「70年経っても消えない:娘のタトゥーは...」家(うち)へ帰ろう だいずさんの映画レビュー(感想・評価)
70年経っても消えない:娘のタトゥーは...
ホロコーストのトラウマについての話だけどユーモア要素が効いていて、見やすいです。
観客の間口を広げるという意味では見やすいのはいいことです。
アブラハムはアルゼンチンに移住しているホロコーストの生存者です。
ポーランドからアルゼンチン。遠い。
その距離を、気候も文化も異なる地への出立を促した傷を、想像して切なくなります。
移住後はポーランドへ戻ることもなく、ポーランドと口にすることもなく生きてきたものの、娘たちに老人ホームへ入れられる段になって、ポーランドの友人と交わした約束が去来し、発作的にポーランドへと旅立ちます。
ドイツ乗り換えはもってのほかなのでマドリードから電車でポーランドを目指します。
マドリードではホテルで所持金を盗まれてしまって大ショック!
ホテルの支配人女性と飛行機で隣に座った青年が助けてくれて、マドリードにいるが喧嘩別れした末娘に資金援助をイヤイヤ頼みにいきます。

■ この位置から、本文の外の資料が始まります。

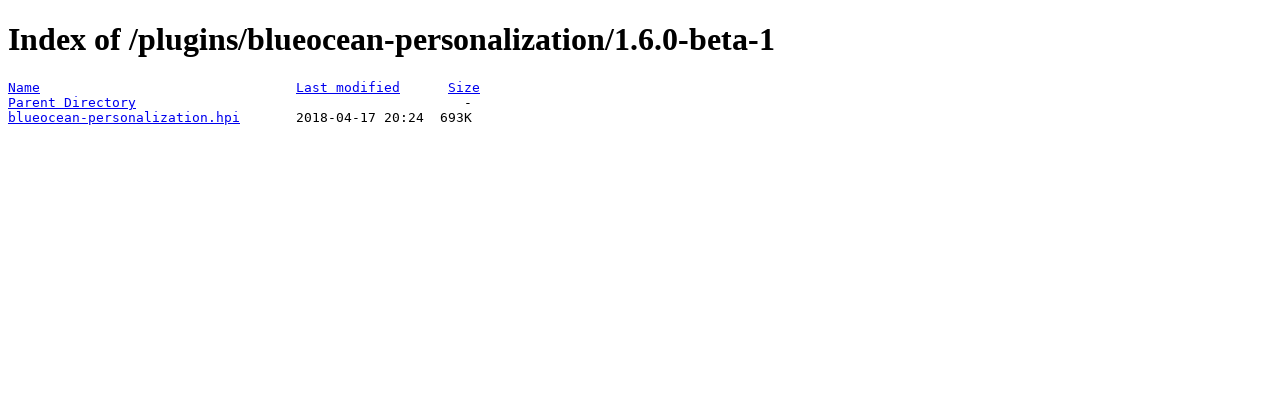

--- FILE ---
content_type: text/html;charset=ISO-8859-1
request_url: https://fallback.get.jenkins.io/plugins/blueocean-personalization/1.6.0-beta-1/
body_size: 180
content:
<!DOCTYPE HTML PUBLIC "-//W3C//DTD HTML 4.01//EN" "http://www.w3.org/TR/html4/strict.dtd">
<html>
 <head>
  <title>Index of /plugins/blueocean-personalization/1.6.0-beta-1</title>
 </head>
 <body>
<h1>Index of /plugins/blueocean-personalization/1.6.0-beta-1</h1>
<pre><a href="?C=N;O=A">Name</a>                                <a href="?C=M;O=A">Last modified</a>      <a href="?C=S;O=A">Size</a>  
<a href="/plugins/blueocean-personalization/">Parent Directory</a>                                         -   
<a href="blueocean-personalization.hpi">blueocean-personalization.hpi</a>       2018-04-17 20:24  693K  
</pre>
</body></html>
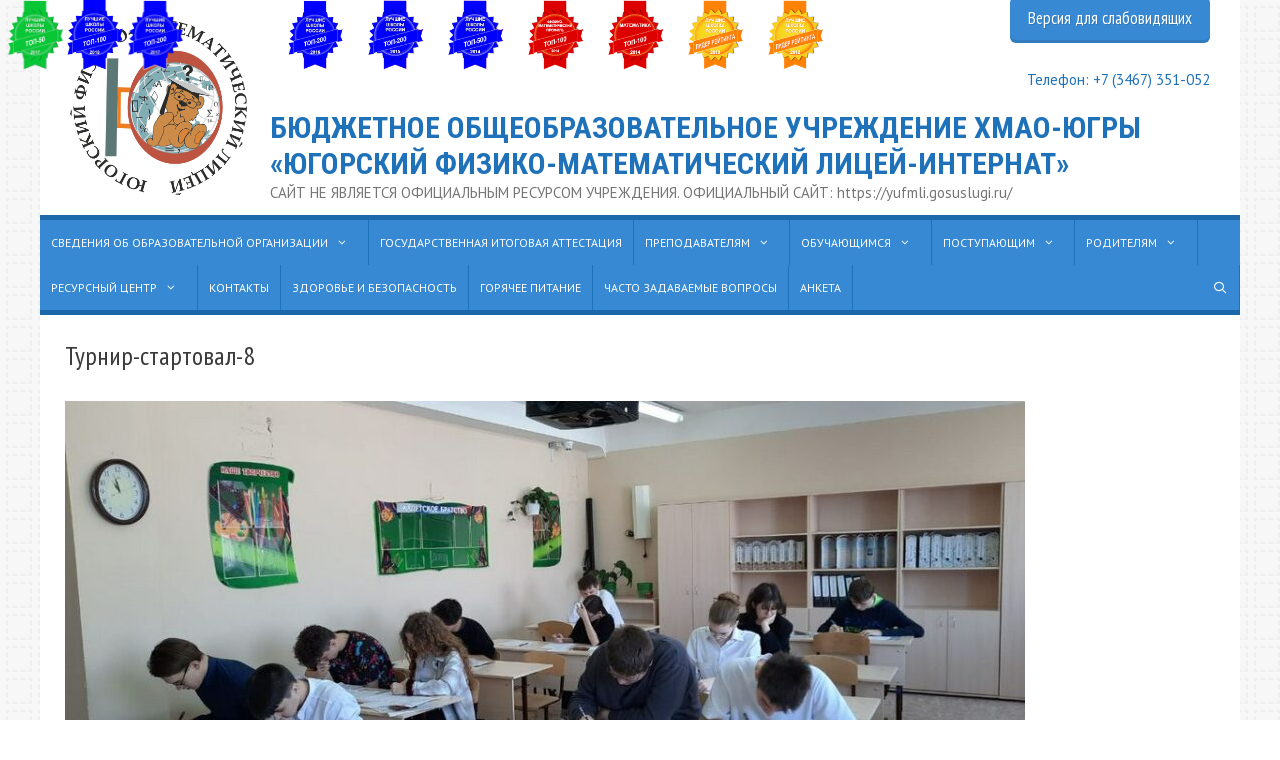

--- FILE ---
content_type: application/javascript
request_url: https://ugrafmsh.ru/wp-content/plugins/generate-menu-plus/functions/js/navigation.min.js?ver=1.04
body_size: 340
content:
jQuery(document).ready(function(e){e(document).on("click","nav .dropdown-menu-toggle",function(t){t.preventDefault();var a=e(this),i=e(".menu-toggle"),n=e(".slideout-navigation");return(i.is(":visible")||"visible"==n.css("visibility"))&&(a.closest("li").toggleClass("sfHover"),a.parent().siblings(".children, .sub-menu").toggleClass("toggled-on"),a.attr("aria-expanded","false"===e(this).attr("aria-expanded")?"true":"false")),!1}),e(document).on("click",".main-nav .menu-item-has-children > a",function(t){var a=e(this),i=e(".menu-toggle"),n=e(".slideout-navigation"),s=a.attr("href");return"#"!=s&&""!=s||!i.is(":visible")&&"visible"!=n.css("visibility")?void 0:(t.preventDefault(),a.closest("li").toggleClass("sfHover"),a.next(".children, .sub-menu").toggleClass("toggled-on"),a.attr("aria-expanded","false"===e(this).attr("aria-expanded")?"true":"false"),!1)}),jQuery("nav .dropdown-toggle").click(function(e){var t=jQuery(this);return e.preventDefault(),t.toggleClass("toggle-on"),t.next(".children, .sub-menu").toggleClass("toggled-on"),t.attr("aria-expanded","false"===t.attr("aria-expanded")?"true":"false"),t.html('<i class="fa fa-caret-down"></i>'===t.html()?'<i class="fa fa-caret-up"></i>':'<i class="fa fa-caret-down"></i>'),!1})});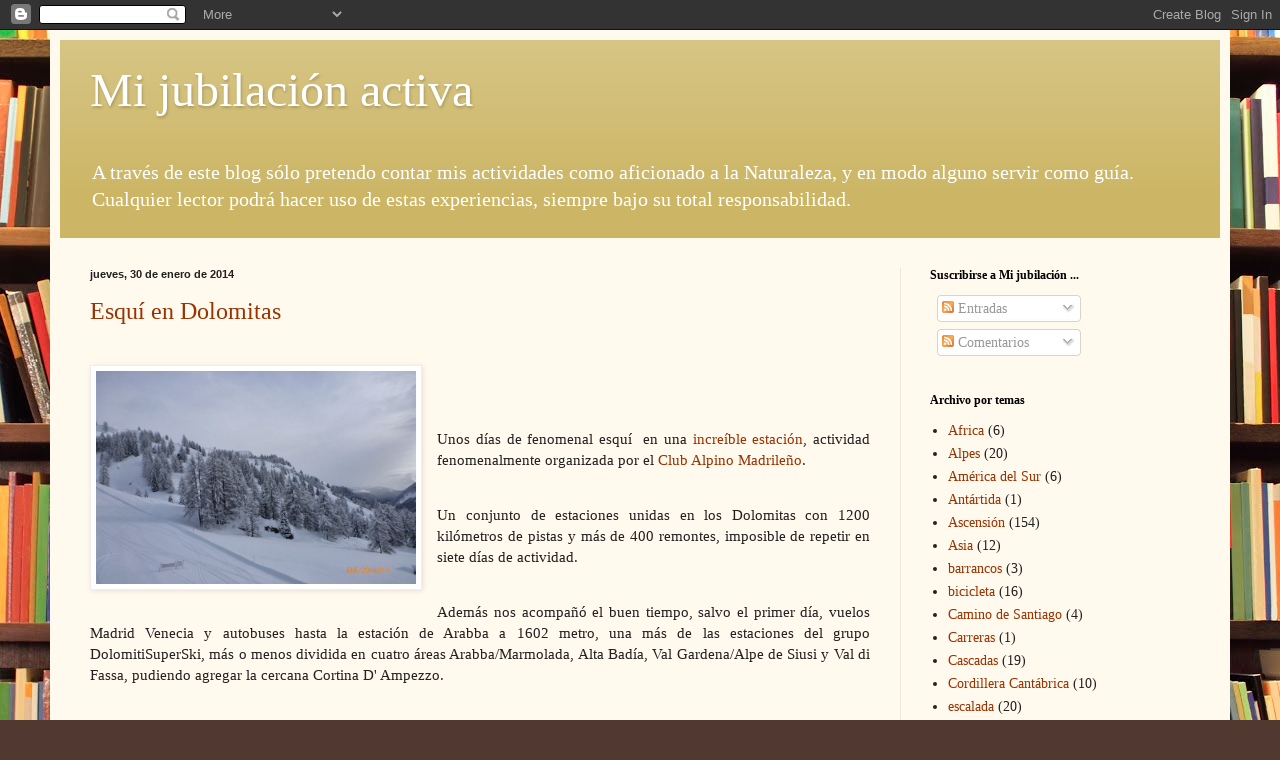

--- FILE ---
content_type: text/html; charset=UTF-8
request_url: https://afgrun.blogspot.com/b/stats?style=BLACK_TRANSPARENT&timeRange=ALL_TIME&token=APq4FmDOuC_4pl6DrNOayU7LcnS09pfQxfQoGpROCP5WufNt5zrfKJlQhWp3lVVKaL98e9Vn7EUfqAjObB2Ku-rxOty8V33jHA
body_size: -31
content:
{"total":288637,"sparklineOptions":{"backgroundColor":{"fillOpacity":0.1,"fill":"#000000"},"series":[{"areaOpacity":0.3,"color":"#202020"}]},"sparklineData":[[0,4],[1,0],[2,0],[3,0],[4,0],[5,1],[6,3],[7,0],[8,0],[9,16],[10,0],[11,2],[12,6],[13,67],[14,52],[15,54],[16,100],[17,37],[18,2],[19,4],[20,1],[21,0],[22,0],[23,0],[24,0],[25,0],[26,0],[27,0],[28,1],[29,0]],"nextTickMs":3600000}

末娘、態度は硬いですが左腕に6桁くらいの数字のタトゥーを入れていて、アブラハムに見られてしゃっと隠します。
おわかりの方にはみなまでゆうな、無粋ぞとたしなめられそうですが、いっちゃいます。
あの数字はナチスが強制収容所に連行したユダヤ人やその他の人々に入れた「囚人番号」で、当然アブラハムにもあります。
末娘さんは父の悲しい過去を自分の体に刻んでいた、というわけです。
おそらくこの末娘が一番深く強く父を愛したという証ではないかと思わせるシーンです。
その後列車でフランスについて、ドイツを通らずポーランドに行きたいと駅員に筆談とスペイン語で言います。
ドイツもポーランドも口にしたくないから文字で示し、ドイツに立ち入りたくないからドイツを避けたルートを出せという。
望む案内はしてもらえずふてくされていると、女性がスペイン語で助けを申し出てくれる。
この女性はドイツ人で、スペイン語もイディッシュ語も話せる。ホロコースト被害者への贖罪の気持ちがある人です。
ドイツ人を嫌うアブラハムの無礼な態度にめげずに、助けてくれる素敵なひとです。
どうしても乗換でドイツの駅に立ち入るしかなくて、どうにかしろと騒ぐアブラハムに、彼女の荷物をホームに敷き、その上を歩くことでドイツに立ち入らないwという一休さん的とんちで対処します。
この辺りのシーン、いいですね。
ドイツ人の彼女が、21世紀の世にいきていてユダヤ人に償わなければいけない責任はないんです。
その上で、過去に自分の属する文化圏の人々が犯した罪を自らの罪として背負って生きる、今も今後も償うという姿勢が、わたしは尊く思います。彼女の矜持は正しいと信じます。わたしもそうしなくてはいけないと思います。
無事にドイツを踏まずに乗り換えしたものの、電車内で倒れてしまいポーランドの病院でアブラハムは目覚めます。
看護師の女性に助けてもらい、かつての自宅へ行きます。
全編にわたり、妹と友達と楽しく過ごす子供時代、収容所から命からがら逃げてきたシーンなどが回想として挿入されます。自宅はポーランド人の元使用人に奪われてしまい、家には入れない。使用人の息子である友達が、かつての使用人部屋へアブラハムを運んでくれて命をつなぐことができた。彼のためのスーツを渡したい。
近くまで来て帰ろうとして、やっぱり諦められなくて家を振り返ると友達と目があった。70年以上振りの再会です。
お互いに老いたけど、会えた。よかったねぇ。素直にそう思いました。
70年経っても忘れられない傷はあるっていうことに、改めて打ちのめされました。
死んでしまうよりは生きてるほうがいいけれど、それでも消せない怒りがある。忘れることのできない恨みがある。
誰かをこのような立場に引きずり込む権利を、何人も持たないはずだと思います。
でも、アブラハムだけではないですよね。
無数にいる傷つけられた人々を思い、人の傲慢さを改めて噛みしめました。